[SOURCE TEXT Boundary: Start]

Control theory for PDEs has been quite exhaustively developed for model problems (heat and wave equations). But other important models in applications, of hybrid nature, remain poorly understood: models involving memory terms in viscoelasticity.
Our team recently made key contributions in this area, inspired in the work by P. Martin, L. Rosier and P. Rouchon (SICON 2013) devoted to 1-d viscoelasticity. In our novel approach (inspired in C. Dafermos’ work in the 70’s on well-posedness), memory models are viewed as the coupling of PDEs with infinite-dimensional ODEs. The presence ODE in the system explains the failure of controllability if the control is confined on a support which is time-independent. This motivates the use of our moving control strategy, making the control move covering the whole domain, introducing the transport effects that the ODE is lacking. This theory applies to some model examples and an in-depth effort is needed to cope with key issues such as nonlinearity, general relaxation kernels, memory terms in the principal part of the PDE, etc. which are particularly complex in wave models, because of the lack of regularizing effects.
Based on our past experience in developing numerical solvers, the numerical counterparts for the control of models with memory terms will also be developed.
This topic also opens up the perspective of applications to other areas where ODE-PDE models arise, such as population dynamics (see the book on Mathematical Biology by J. D. Murray (Springer 2002)).
This working package will lead to a fairly complete theory for the controllability of PDEs involving memory terms, coupled ODE-PDE systems and the corresponding numerical algorithms.

[SOURCE TEXT Boundary: End]

Answer these from the text on controlling memory models:
1. For which two model problems has control theory for PDEs been fully developed?
2. Whose 1970s work on well-posedness inspired the team's new approach?
3. What other area where ODE-PDE models come up is named as a possible application?

[DATASET EXTRACT Boundary: Start]

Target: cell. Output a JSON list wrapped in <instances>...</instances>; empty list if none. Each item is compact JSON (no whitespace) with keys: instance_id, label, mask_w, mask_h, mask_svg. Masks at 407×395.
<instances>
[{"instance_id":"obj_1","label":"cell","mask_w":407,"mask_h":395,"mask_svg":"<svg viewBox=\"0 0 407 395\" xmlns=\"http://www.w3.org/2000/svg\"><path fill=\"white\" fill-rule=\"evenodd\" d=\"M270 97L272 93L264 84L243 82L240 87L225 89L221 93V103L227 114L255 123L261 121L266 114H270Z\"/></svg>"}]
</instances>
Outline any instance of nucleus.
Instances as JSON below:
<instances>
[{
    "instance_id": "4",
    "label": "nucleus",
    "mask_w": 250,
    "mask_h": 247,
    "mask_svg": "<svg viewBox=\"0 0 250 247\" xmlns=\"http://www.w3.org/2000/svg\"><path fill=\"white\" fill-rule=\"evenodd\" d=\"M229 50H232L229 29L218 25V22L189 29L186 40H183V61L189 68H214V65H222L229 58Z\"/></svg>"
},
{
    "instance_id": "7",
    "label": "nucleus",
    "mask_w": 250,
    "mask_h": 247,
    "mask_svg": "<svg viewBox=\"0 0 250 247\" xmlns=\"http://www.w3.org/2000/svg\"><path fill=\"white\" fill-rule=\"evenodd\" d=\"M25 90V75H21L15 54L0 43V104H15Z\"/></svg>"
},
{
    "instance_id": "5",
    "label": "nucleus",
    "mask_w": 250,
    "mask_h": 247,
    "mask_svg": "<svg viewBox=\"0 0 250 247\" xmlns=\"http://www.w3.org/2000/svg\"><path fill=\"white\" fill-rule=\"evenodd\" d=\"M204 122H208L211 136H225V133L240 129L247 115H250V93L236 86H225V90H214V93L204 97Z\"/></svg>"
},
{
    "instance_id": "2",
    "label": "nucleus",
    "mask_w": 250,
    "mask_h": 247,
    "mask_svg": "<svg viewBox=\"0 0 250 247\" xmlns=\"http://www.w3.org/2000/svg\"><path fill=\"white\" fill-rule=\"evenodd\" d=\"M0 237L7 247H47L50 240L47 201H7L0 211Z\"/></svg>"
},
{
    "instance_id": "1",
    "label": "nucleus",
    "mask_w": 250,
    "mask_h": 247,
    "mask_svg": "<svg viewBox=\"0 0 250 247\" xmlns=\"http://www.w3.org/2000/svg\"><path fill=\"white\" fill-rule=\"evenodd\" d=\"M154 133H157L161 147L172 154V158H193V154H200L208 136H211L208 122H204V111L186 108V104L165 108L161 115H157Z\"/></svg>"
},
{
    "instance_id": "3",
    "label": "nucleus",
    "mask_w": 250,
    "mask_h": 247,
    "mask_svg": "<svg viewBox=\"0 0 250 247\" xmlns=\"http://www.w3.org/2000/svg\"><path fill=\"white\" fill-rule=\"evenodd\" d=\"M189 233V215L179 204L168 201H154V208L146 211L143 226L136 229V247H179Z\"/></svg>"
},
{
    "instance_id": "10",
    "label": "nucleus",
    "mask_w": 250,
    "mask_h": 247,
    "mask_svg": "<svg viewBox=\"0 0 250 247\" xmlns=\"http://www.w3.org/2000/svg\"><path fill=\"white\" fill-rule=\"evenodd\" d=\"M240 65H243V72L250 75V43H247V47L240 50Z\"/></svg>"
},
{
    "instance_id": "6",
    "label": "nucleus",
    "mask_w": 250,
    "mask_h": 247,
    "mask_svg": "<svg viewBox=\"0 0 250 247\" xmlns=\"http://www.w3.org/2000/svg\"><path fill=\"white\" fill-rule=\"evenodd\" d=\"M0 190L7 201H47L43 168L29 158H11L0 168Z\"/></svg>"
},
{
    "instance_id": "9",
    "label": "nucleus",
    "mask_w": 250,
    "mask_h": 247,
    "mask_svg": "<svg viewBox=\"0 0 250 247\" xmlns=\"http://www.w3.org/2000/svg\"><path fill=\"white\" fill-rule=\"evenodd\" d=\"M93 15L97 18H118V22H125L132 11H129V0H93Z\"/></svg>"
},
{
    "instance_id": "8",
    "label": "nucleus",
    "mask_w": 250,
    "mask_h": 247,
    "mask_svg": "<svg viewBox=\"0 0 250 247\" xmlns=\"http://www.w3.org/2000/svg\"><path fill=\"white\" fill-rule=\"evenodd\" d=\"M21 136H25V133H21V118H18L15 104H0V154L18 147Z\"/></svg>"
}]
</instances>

[DATASET EXTRACT Boundary: End]

**TASK RESULT:**
1. The heat and wave equations.
2. C. Dafermos.
3. Population dynamics.